- _Requirement_
Look through the data below and output, unchanged, every line from the one holding "WIFI:如何增强wifi信号和让wifi飞起来?" through the one holding "goddesskash online show from 02/28/26, 03:50", inclusive. Skip the pictures.

- _Data extracts_
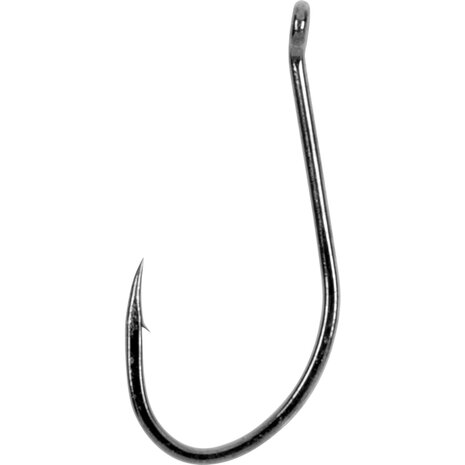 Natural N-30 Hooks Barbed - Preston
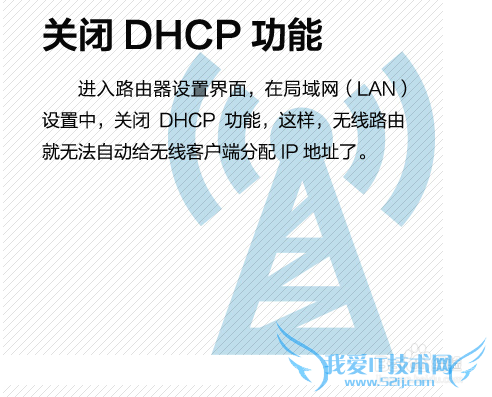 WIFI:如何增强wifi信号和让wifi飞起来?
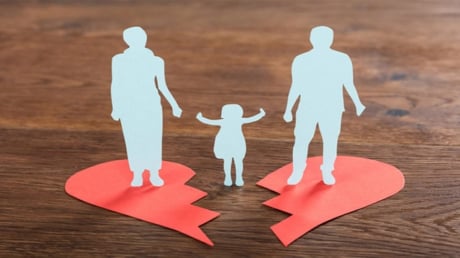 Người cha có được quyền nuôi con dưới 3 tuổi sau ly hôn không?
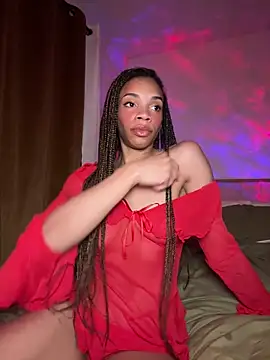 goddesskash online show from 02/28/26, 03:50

* * *

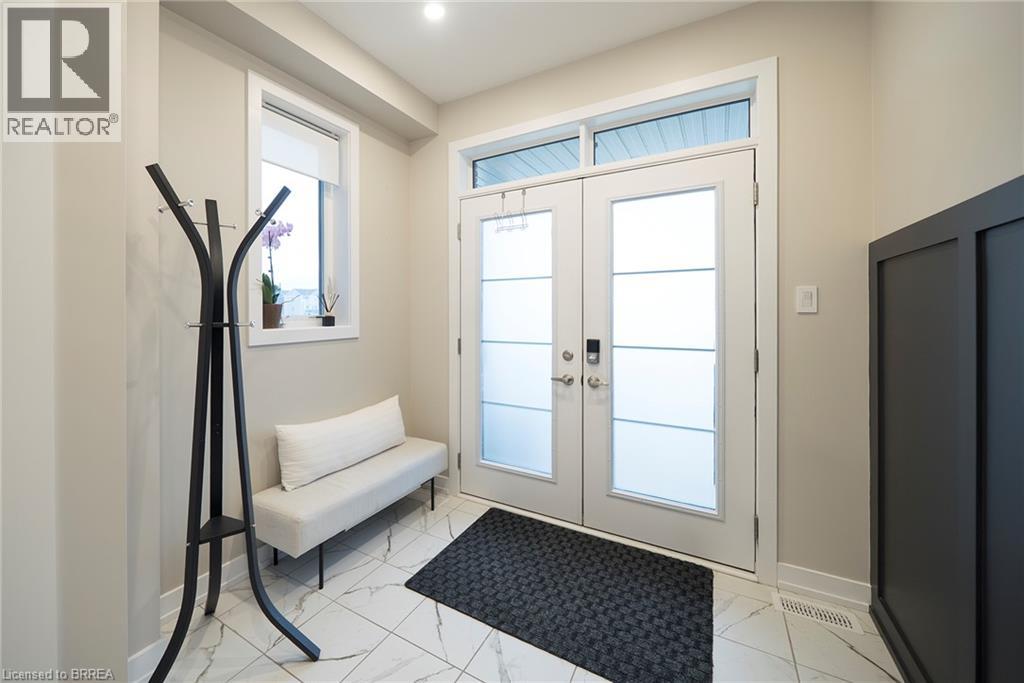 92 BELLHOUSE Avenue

==

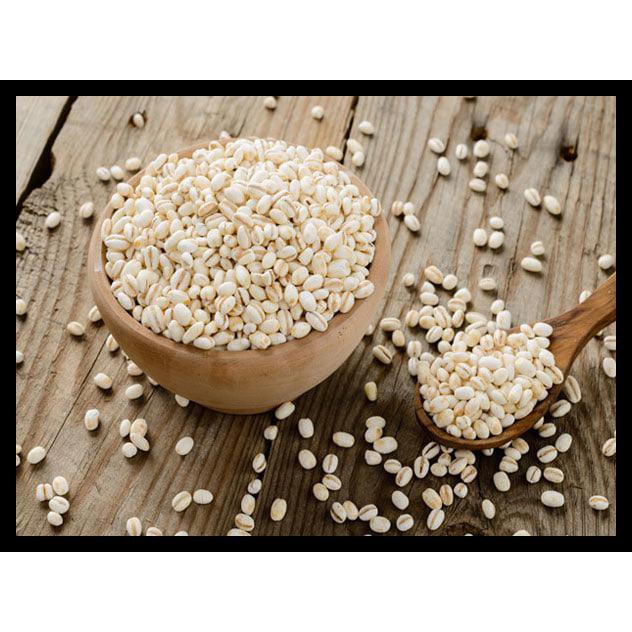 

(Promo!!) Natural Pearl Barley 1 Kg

- _Result of this task_
 WIFI:如何增强wifi信号和让wifi飞起来?
 Người cha có được quyền nuôi con dưới 3 tuổi sau ly hôn không?
 goddesskash online show from 02/28/26, 03:50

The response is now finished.